INSTRUCTION 1:
Write out the part of the passage on the dérive that begins at the words "This will be" and stops after the words "journey or stroll.".

TEXT SHOWN:
--- START ---
This will be a virtual derive:
Theory of the Dérive, by Guy Debord: Les Lèvres Nues #9 (November 1956)
reprinted in Internationale Situationniste #2 (December 1958)
Translated by Ken Knabb (link here)
ONE OF THE BASIC situationist practices is the dérive [literally: “drifting”], a technique of rapid passage through varied ambiances. Dérives involve playful-constructive behavior and awareness of psychogeographical effects, and are thus quite different from the classic notions of journey or stroll.
In a dérive one or more persons during a certain period drop their relations, their work and leisure activities, and all their other usual motives for movement and action, and let themselves be drawn by the attractions of the terrain and the encounters they find there. Chance is a less important factor in this activity than one might think: from a dérive point of view cities have psychogeographical contours, with constant currents, fixed points and vortexes that strongly discourage entry into or exit from certain zones.
--- END ---
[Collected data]
--- START ---
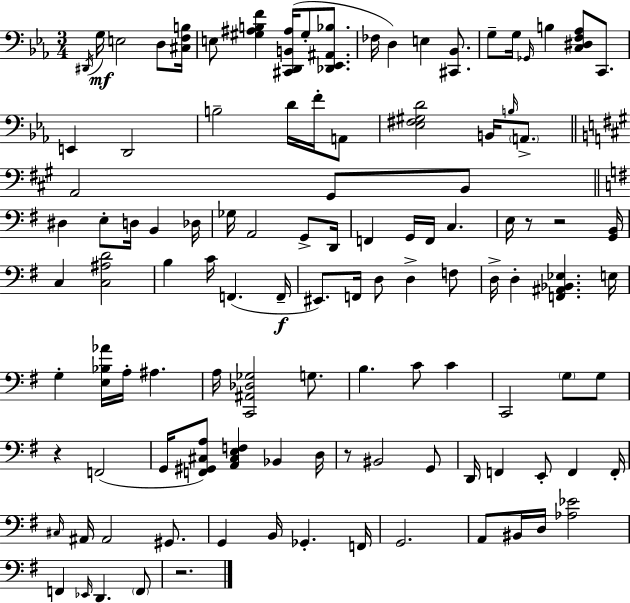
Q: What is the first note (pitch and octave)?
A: D#2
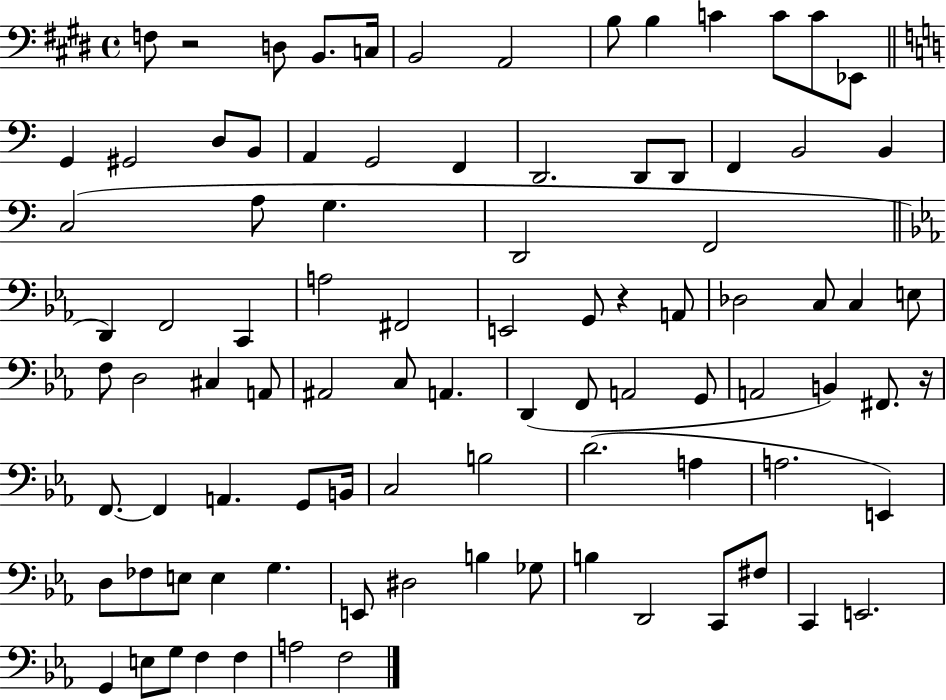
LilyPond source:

{
  \clef bass
  \time 4/4
  \defaultTimeSignature
  \key e \major
  \repeat volta 2 { f8 r2 d8 b,8. c16 | b,2 a,2 | b8 b4 c'4 c'8 c'8 ees,8 | \bar "||" \break \key c \major g,4 gis,2 d8 b,8 | a,4 g,2 f,4 | d,2. d,8 d,8 | f,4 b,2 b,4 | \break c2( a8 g4. | d,2 f,2 | \bar "||" \break \key c \minor d,4) f,2 c,4 | a2 fis,2 | e,2 g,8 r4 a,8 | des2 c8 c4 e8 | \break f8 d2 cis4 a,8 | ais,2 c8 a,4. | d,4( f,8 a,2 g,8 | a,2 b,4) fis,8. r16 | \break f,8.~~ f,4 a,4. g,8 b,16 | c2 b2 | d'2.( a4 | a2. e,4) | \break d8 fes8 e8 e4 g4. | e,8 dis2 b4 ges8 | b4 d,2 c,8 fis8 | c,4 e,2. | \break g,4 e8 g8 f4 f4 | a2 f2 | } \bar "|."
}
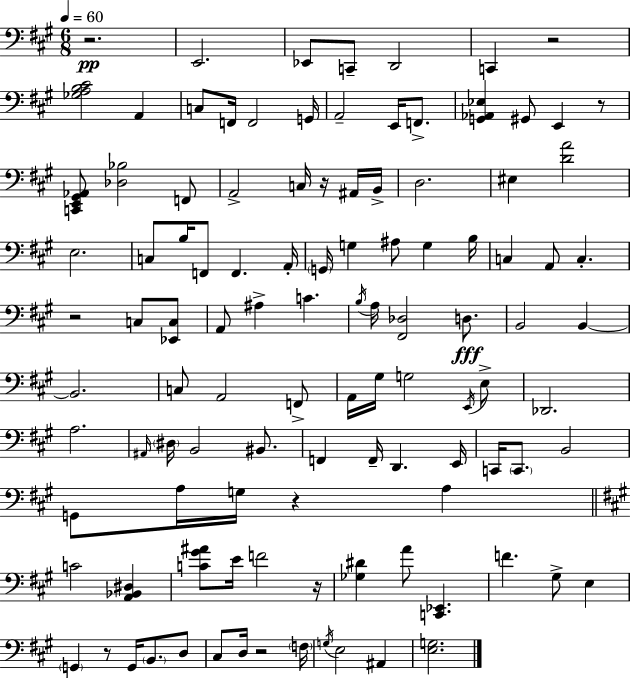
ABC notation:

X:1
T:Untitled
M:6/8
L:1/4
K:A
z2 E,,2 _E,,/2 C,,/2 D,,2 C,, z2 [_G,A,B,^C]2 A,, C,/2 F,,/4 F,,2 G,,/4 A,,2 E,,/4 F,,/2 [G,,_A,,_E,] ^G,,/2 E,, z/2 [C,,E,,^G,,_A,,]/2 [_D,_B,]2 F,,/2 A,,2 C,/4 z/4 ^A,,/4 B,,/4 D,2 ^E, [DA]2 E,2 C,/2 B,/4 F,,/2 F,, A,,/4 G,,/4 G, ^A,/2 G, B,/4 C, A,,/2 C, z2 C,/2 [_E,,C,]/2 A,,/2 ^A, C B,/4 A,/4 [^F,,_D,]2 D,/2 B,,2 B,, B,,2 C,/2 A,,2 F,,/2 A,,/4 ^G,/4 G,2 E,,/4 E,/2 _D,,2 A,2 ^A,,/4 ^D,/4 B,,2 ^B,,/2 F,, F,,/4 D,, E,,/4 C,,/4 C,,/2 B,,2 G,,/2 A,/4 G,/4 z A, C2 [A,,_B,,^D,] [C^G^A]/2 E/4 F2 z/4 [_G,^D] A/2 [C,,_E,,] F ^G,/2 E, G,, z/2 G,,/4 B,,/2 D,/2 ^C,/2 D,/4 z2 F,/4 G,/4 E,2 ^A,, [E,G,]2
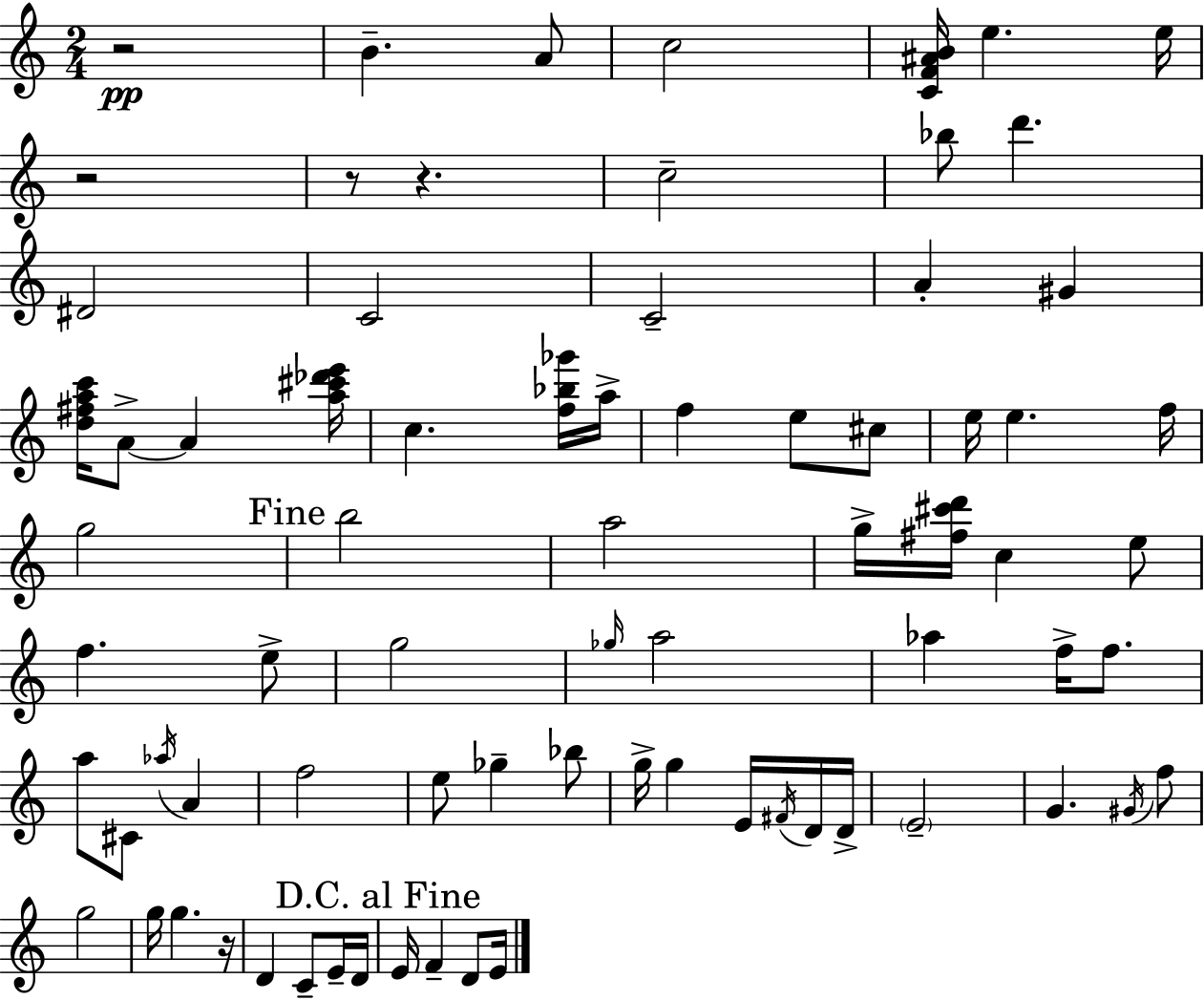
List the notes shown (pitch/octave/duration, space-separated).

R/h B4/q. A4/e C5/h [C4,F4,A#4,B4]/s E5/q. E5/s R/h R/e R/q. C5/h Bb5/e D6/q. D#4/h C4/h C4/h A4/q G#4/q [D5,F#5,A5,C6]/s A4/e A4/q [A5,C#6,Db6,E6]/s C5/q. [F5,Bb5,Gb6]/s A5/s F5/q E5/e C#5/e E5/s E5/q. F5/s G5/h B5/h A5/h G5/s [F#5,C#6,D6]/s C5/q E5/e F5/q. E5/e G5/h Gb5/s A5/h Ab5/q F5/s F5/e. A5/e C#4/e Ab5/s A4/q F5/h E5/e Gb5/q Bb5/e G5/s G5/q E4/s F#4/s D4/s D4/s E4/h G4/q. G#4/s F5/e G5/h G5/s G5/q. R/s D4/q C4/e E4/s D4/s E4/s F4/q D4/e E4/s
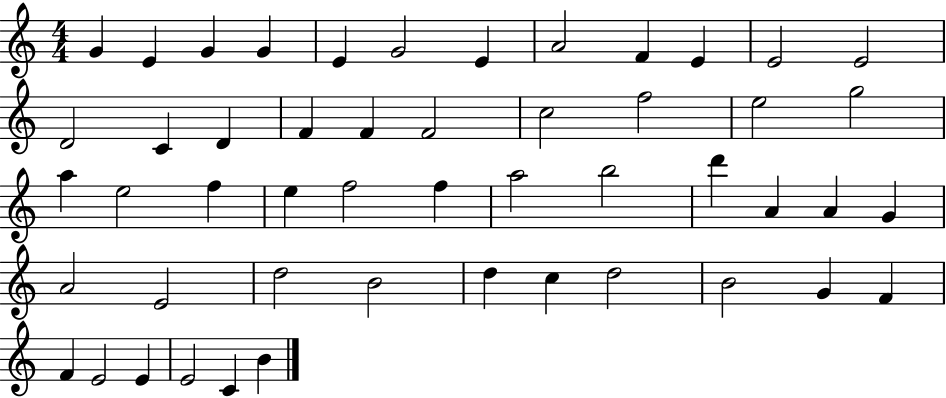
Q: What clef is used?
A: treble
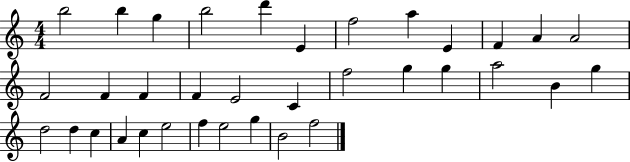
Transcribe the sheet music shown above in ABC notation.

X:1
T:Untitled
M:4/4
L:1/4
K:C
b2 b g b2 d' E f2 a E F A A2 F2 F F F E2 C f2 g g a2 B g d2 d c A c e2 f e2 g B2 f2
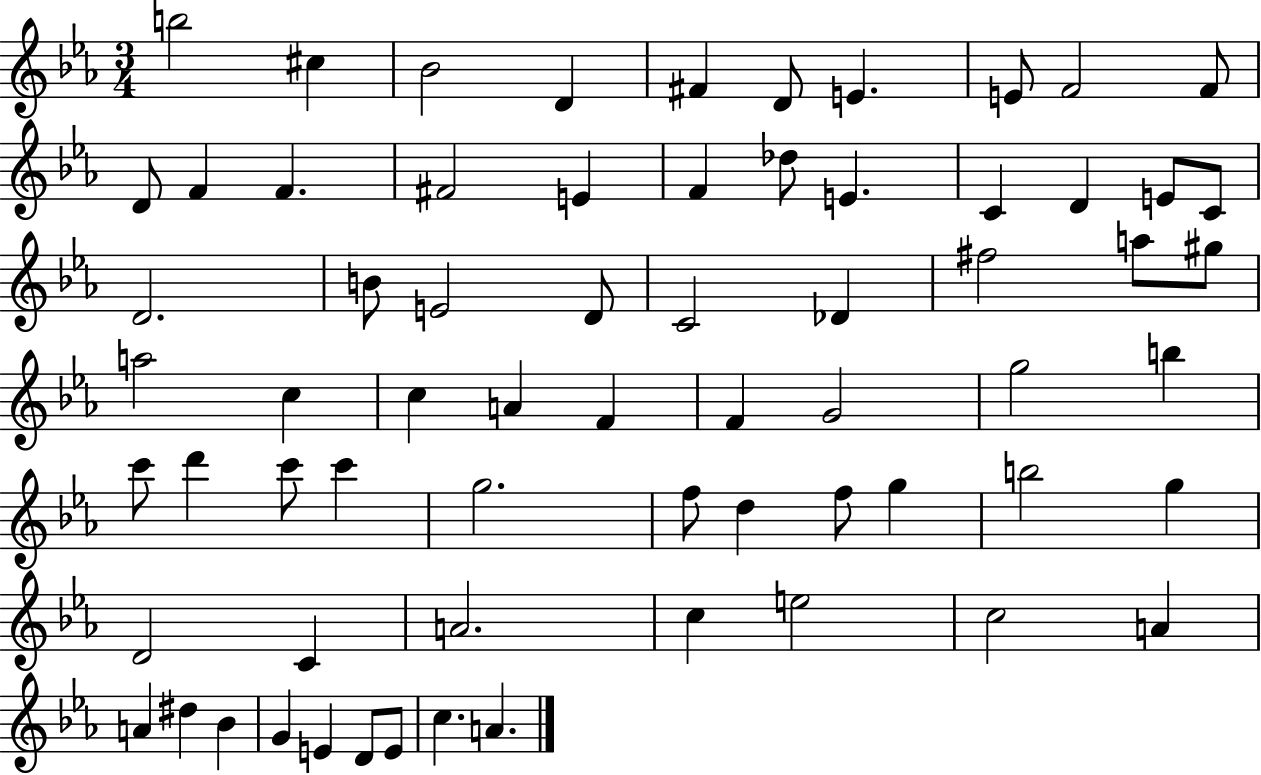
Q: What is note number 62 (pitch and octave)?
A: G4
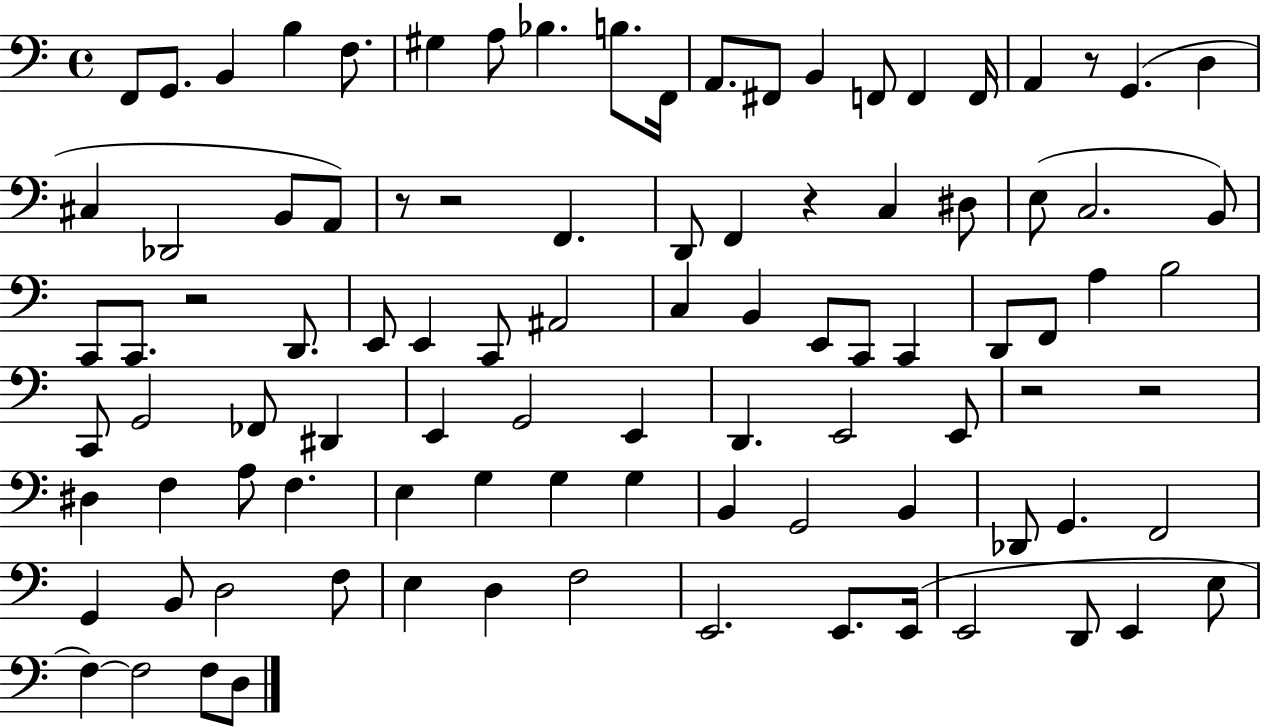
X:1
T:Untitled
M:4/4
L:1/4
K:C
F,,/2 G,,/2 B,, B, F,/2 ^G, A,/2 _B, B,/2 F,,/4 A,,/2 ^F,,/2 B,, F,,/2 F,, F,,/4 A,, z/2 G,, D, ^C, _D,,2 B,,/2 A,,/2 z/2 z2 F,, D,,/2 F,, z C, ^D,/2 E,/2 C,2 B,,/2 C,,/2 C,,/2 z2 D,,/2 E,,/2 E,, C,,/2 ^A,,2 C, B,, E,,/2 C,,/2 C,, D,,/2 F,,/2 A, B,2 C,,/2 G,,2 _F,,/2 ^D,, E,, G,,2 E,, D,, E,,2 E,,/2 z2 z2 ^D, F, A,/2 F, E, G, G, G, B,, G,,2 B,, _D,,/2 G,, F,,2 G,, B,,/2 D,2 F,/2 E, D, F,2 E,,2 E,,/2 E,,/4 E,,2 D,,/2 E,, E,/2 F, F,2 F,/2 D,/2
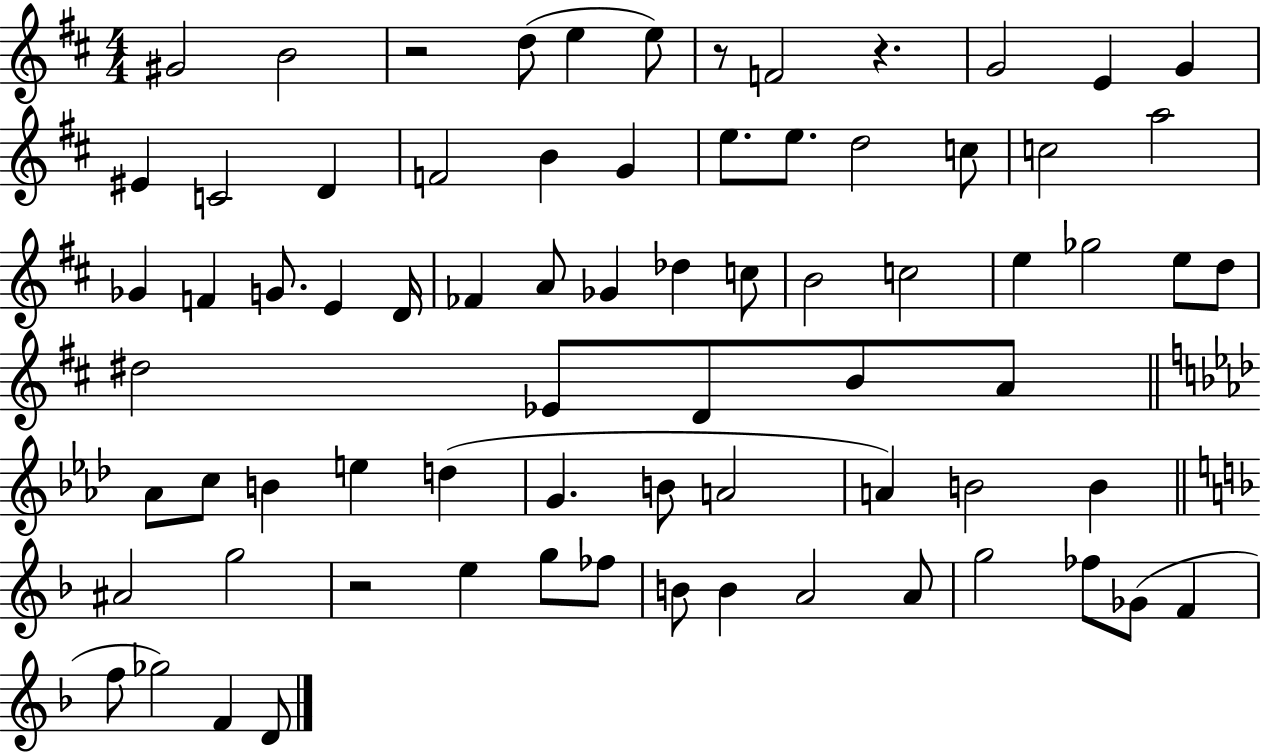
--- END ---
INSTRUCTION 2:
In the entries, starting at the line that has "Q: What clef is used?" and running through the end of the entries, change "sheet music" to "score" and keep everything else the same. Give back only those lines, and leave out the pictures.

FULL SOLUTION 1:
This will be a virtual derive:
Theory of the Dérive, by Guy Debord: Les Lèvres Nues #9 (November 1956)
reprinted in Internationale Situationniste #2 (December 1958)
Translated by Ken Knabb (link here)
ONE OF THE BASIC situationist practices is the dérive [literally: “drifting”], a technique of rapid passage through varied ambiances. Dérives involve playful-constructive behavior and awareness of psychogeographical effects, and are thus quite different from the classic notions of journey or stroll.

FULL SOLUTION 2:
Q: What clef is used?
A: treble
Transcribe the score shown above in ABC notation.

X:1
T:Untitled
M:4/4
L:1/4
K:C
b2 b g b2 d' E f2 a E F A A2 F2 F F F E2 C f2 g g a2 B g d2 d c A c e2 f e2 g B2 f2
Q: What is note number 62 (pitch and octave)?
A: G4
X:1
T:Untitled
M:4/4
L:1/4
K:C
F,,/2 G,,/2 B,, B, F,/2 ^G, A,/2 _B, B,/2 F,,/4 A,,/2 ^F,,/2 B,, F,,/2 F,, F,,/4 A,, z/2 G,, D, ^C, _D,,2 B,,/2 A,,/2 z/2 z2 F,, D,,/2 F,, z C, ^D,/2 E,/2 C,2 B,,/2 C,,/2 C,,/2 z2 D,,/2 E,,/2 E,, C,,/2 ^A,,2 C, B,, E,,/2 C,,/2 C,, D,,/2 F,,/2 A, B,2 C,,/2 G,,2 _F,,/2 ^D,, E,, G,,2 E,, D,, E,,2 E,,/2 z2 z2 ^D, F, A,/2 F, E, G, G, G, B,, G,,2 B,, _D,,/2 G,, F,,2 G,, B,,/2 D,2 F,/2 E, D, F,2 E,,2 E,,/2 E,,/4 E,,2 D,,/2 E,, E,/2 F, F,2 F,/2 D,/2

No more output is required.